While I agree with the general call for the use of the larger military medical forces as technical units that can facilitate medical training, I propose that those interventions should be tied to security development. As you know, the medical needs in stability/COIN environments can be overwhelming. Focusing military health development on security supports the larger COIN strategy and will have spill-over effects for the civilian populace. For police or constabulary forces who receive their care through the civilian health sector (similar to the U.S.), this also provides the justification for engaging with the civilian health sector that will be providing initial care, evacuation and stabilizing care.

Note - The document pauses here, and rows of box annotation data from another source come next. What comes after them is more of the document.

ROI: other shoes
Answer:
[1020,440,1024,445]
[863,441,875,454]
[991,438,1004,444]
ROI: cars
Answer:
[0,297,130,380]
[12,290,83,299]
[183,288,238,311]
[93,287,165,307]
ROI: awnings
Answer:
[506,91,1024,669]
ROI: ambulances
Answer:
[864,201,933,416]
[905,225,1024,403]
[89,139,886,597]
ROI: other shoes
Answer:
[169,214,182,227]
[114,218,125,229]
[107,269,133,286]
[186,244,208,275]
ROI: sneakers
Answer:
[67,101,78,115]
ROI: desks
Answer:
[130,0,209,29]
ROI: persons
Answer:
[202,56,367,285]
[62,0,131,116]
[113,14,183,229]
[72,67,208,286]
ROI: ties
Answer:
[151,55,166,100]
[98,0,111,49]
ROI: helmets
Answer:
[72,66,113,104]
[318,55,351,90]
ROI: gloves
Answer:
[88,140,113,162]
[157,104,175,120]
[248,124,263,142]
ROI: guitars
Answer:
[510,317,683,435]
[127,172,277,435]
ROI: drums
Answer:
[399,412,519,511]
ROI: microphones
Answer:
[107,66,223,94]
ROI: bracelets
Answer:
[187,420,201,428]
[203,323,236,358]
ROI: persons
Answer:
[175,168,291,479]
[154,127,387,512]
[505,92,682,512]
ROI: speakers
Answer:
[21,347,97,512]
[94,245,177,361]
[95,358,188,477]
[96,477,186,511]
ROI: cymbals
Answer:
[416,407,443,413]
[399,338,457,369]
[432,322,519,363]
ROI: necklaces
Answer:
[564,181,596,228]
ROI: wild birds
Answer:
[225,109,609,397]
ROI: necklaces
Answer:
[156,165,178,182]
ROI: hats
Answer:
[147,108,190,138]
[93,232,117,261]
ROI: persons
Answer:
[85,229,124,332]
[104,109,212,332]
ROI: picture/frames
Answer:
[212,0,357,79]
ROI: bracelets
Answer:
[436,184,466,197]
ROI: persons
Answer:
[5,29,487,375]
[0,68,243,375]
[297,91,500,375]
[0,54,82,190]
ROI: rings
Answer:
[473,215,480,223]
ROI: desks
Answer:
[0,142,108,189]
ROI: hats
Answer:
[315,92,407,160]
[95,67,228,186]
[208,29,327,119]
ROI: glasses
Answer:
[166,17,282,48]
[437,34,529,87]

Teaching and training, in my opinion, are the path to success. When direct care to civilians by U.S. military is needed, it needs to be accompanied by concurrent development of indigenous capability. Medical professionals in host countries understand the value of education, and we can leverage our medical education and training. If we can improve the care to those injured while performing their security duties, our medical efforts can support the security development effort.

davidbfpo

Wed, 11/28/2012 - 10:41am

In reply to by tomkinton

Tom,

If you check the Creative Commons Licence it states: 'You are free: to Share — to copy, distribute and transmit the work'.

Link:http://creativecommons.org/licenses/by-nc-sa/3.0/

I am not a copyright lawyer, but understand that SWJ owns the copyright under the Licence; so as long as the source is made clear you can use this in class.

tomkinton

Wed, 11/28/2012 - 8:24am

David/Tucker: request permission to reprint and use with the course we teach here: Maritime Civil Affairs. Would incorporate with professional readings program. Selected students would read and report on this article in open forum during classroom time.